* _Do this_
Answer these from the interview below, one line each:
(a) On what date was Season Two offered in its entirety?
(b) On which television show did DeLaria come out as gay, and in what year?
(c) What does DeLaria name as one of the main reasons for the show's success?
## BEGIN Source
Season Two of the hit Netflix series "Orange is the New Black" was offered in its glorious entirety on June 6, and by now, most fans have devoured all 13 episodes. "Weeds" creator Jenji Kohan has outdone herself again, with the addictive tale of fresh-faced blonde Piper Chapman (Taylor Schilling) -- sent to prison for a crime she committed a decade ago -- and the ladies she's in lockup with.

Broadway's favorite lesbian, Lea DeLaria, is winning in the role of Carrie "Big Boo" Black. DeLaria is also notable for being the first comedian to come out as gay on network television, in 1993 on "The Arsenio Hall Show," as well as for her hilarious role in "The First Wives Club" and as the host of Comedy Central's"Out There," the first all-gay stand-up special. She has put her comedy tours, jazz albums and Broadway belting on hold as the show continues.

EDGE chatted with DeLaria while she was filming Season Three of OITNB about this season's bad seeds, bad blood and a new cast member who is a real badass.

EDGE: Season Two of OITNB is bad to the bone. How does it feel to be a part of such a successful new series in this new all-at-once format started by Netflix?

DeLaria: I think you are hitting the nail on the head when you talk about them airing all 13 episodes at the same time, because that's one of the main reasons the show is as successful as it is. It's as important as how great the show is, how Jenji and the actors are so amazing -- all this adds up to a huge success of a show. It's fucking awesome.

EDGE: Season Two finds a new bad element coming into Litchfield Prison. Tell us a little about the dynamic that Vee Parker creates.
## END Source
## BEGIN Data lines
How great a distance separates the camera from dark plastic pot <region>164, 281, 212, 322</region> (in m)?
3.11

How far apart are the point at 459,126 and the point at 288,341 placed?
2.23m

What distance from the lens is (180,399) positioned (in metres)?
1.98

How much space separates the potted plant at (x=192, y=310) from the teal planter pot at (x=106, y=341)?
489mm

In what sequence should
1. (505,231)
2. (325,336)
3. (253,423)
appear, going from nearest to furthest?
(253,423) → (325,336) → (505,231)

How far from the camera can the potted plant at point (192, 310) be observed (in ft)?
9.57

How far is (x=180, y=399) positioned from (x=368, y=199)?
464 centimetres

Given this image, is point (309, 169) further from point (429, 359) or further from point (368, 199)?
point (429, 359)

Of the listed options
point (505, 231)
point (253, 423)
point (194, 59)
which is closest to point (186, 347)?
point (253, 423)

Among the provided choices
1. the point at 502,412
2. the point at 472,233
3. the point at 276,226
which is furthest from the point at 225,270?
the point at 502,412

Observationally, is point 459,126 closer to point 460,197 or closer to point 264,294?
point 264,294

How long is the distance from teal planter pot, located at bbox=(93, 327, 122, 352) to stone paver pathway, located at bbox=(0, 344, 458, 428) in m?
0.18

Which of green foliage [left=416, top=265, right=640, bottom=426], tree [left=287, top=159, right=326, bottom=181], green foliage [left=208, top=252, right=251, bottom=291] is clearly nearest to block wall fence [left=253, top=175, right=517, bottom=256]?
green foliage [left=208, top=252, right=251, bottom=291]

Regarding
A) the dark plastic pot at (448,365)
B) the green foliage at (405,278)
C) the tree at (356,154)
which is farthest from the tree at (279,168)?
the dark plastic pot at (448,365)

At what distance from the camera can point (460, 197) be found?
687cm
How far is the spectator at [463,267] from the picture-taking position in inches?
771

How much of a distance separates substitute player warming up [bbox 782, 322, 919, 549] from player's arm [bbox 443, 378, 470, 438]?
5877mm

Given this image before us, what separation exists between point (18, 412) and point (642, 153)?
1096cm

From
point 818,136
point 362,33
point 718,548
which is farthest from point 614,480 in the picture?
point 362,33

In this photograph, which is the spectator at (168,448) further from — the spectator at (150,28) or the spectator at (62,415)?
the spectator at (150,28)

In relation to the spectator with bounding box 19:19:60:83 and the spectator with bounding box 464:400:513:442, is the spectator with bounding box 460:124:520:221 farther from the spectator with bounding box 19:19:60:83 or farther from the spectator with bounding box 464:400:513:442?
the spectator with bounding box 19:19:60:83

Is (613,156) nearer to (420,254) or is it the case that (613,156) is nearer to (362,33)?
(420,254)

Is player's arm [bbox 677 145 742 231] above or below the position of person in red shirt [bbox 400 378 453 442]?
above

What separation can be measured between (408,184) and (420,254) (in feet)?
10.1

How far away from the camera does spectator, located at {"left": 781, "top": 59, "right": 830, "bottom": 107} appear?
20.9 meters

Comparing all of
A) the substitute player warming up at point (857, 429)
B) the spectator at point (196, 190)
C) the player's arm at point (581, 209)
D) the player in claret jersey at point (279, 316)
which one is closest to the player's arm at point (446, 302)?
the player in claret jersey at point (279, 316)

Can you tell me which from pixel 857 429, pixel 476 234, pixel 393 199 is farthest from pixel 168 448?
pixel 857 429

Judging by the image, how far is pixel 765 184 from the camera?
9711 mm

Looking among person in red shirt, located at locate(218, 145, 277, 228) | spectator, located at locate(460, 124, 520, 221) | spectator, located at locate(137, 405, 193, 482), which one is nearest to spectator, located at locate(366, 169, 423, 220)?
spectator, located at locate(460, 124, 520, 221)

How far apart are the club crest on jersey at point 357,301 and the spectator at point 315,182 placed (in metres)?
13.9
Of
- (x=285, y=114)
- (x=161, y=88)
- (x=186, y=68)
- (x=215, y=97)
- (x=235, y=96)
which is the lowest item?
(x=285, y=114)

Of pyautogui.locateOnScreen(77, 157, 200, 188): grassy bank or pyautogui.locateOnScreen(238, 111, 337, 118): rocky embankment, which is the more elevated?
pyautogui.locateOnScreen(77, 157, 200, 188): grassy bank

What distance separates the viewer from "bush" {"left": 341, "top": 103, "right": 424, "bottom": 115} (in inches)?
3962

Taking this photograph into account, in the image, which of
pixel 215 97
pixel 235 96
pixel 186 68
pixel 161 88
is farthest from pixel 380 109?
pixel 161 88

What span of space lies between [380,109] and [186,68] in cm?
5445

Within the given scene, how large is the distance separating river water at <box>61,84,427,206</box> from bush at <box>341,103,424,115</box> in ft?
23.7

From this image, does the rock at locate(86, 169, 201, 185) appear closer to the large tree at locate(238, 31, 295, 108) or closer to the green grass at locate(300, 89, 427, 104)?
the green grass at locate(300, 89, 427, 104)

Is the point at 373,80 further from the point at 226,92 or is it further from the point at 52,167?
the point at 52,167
## END Data lines
* _Task solution_
(a) June 6
(b) "The Arsenio Hall Show," in 1993
(c) Airing all 13 episodes at the same time